> [Text block]
The core problem for Democrats is that Obama's backers are reliable Democrats, whereas Hillary Clinton's are unreliable Democrats. Less than half of the Clinton voters in Indiana said they would support Obama in a general election, which is a very bad sign. Add these largely blue-collar and rural whites to some swinging independents and you have a potential Big Mac Value Meal for McCain.
As the Democratic rivals continued their Deathmatch, McCain was rippling his compassion muscles before some of the wavering groups. His tour of the civil-rights battlefields and devastated New Orleans neighborhoods had zero to do with courting the black vote, which, with Obama running, would be totally out of play. The visits with poor rural blacks were choreographed to impress comfortable white suburbanites, who demand sensitivity on matters of race.
McCain's planned
July address before the National Council of La Raza must be helping Mylanta sales near Democratic headquarters. Latinos have been a Clinton constituency, but as George W. Bush proved, they are amenable to voting for a friendly Republican. As co-author of the failed grand compromise on immigration — widely scorned as weak on enforcement — McCain can expect a warm reception by La Raza.
In making such overtures, though, McCain risks losing the tenderloin of Clinton's support — working-class whites.

> [Extracted entries]
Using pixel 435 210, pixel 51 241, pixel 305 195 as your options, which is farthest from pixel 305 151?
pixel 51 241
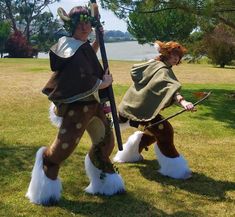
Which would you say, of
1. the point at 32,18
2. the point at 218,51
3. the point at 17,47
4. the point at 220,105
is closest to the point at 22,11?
the point at 32,18

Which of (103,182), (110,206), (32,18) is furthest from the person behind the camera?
(32,18)

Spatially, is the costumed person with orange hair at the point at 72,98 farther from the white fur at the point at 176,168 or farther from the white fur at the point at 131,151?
the white fur at the point at 131,151

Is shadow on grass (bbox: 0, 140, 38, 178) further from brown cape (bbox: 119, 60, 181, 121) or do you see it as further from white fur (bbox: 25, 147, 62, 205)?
brown cape (bbox: 119, 60, 181, 121)

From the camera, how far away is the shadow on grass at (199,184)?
16.8 feet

> [Jobs]
(a) Summarize the commentary on McCain and the Democratic race in two sentences.
(b) Carry the commentary on McCain's campaign overtures forward from its last sentence.
The records have nothing to do with the text.

> [Results of the tasks]
(a) Democrats face a problem because Hillary Clinton's backers, largely blue-collar and rural whites, are unreliable Democrats, and fewer than half of her Indiana voters said they would support Obama in a general election. Meanwhile McCain has been courting wavering groups, touring civil-rights battlefields and New Orleans to impress white suburbanites and planning a July address to La Raza to reach Latinos, though such overtures risk losing Clinton's working-class white supporters.

(b)
Obama has done terribly with this group. And it's not just the old people. Pollsters at ABC News found Clinton leading Obama by 19 percentage points even among 30- to 40-year-old white voters who didn't go to college.
Obama will not doubt toil to close that gap, but his challenge is considerable. More problematic than his preference of pastor is his penchant for waxing sociological about rural whites. His comments at a fundraiser in San Francisco were regrettable for dismissing working whites' affection for religion and guns as an outgrowth of bitterness over their declining economic prospects. And still more damaging was the audience to which he was confiding — the money masters who lay American workers off, or order the companies they invest in to do so, or neatly send their programming work to Romania.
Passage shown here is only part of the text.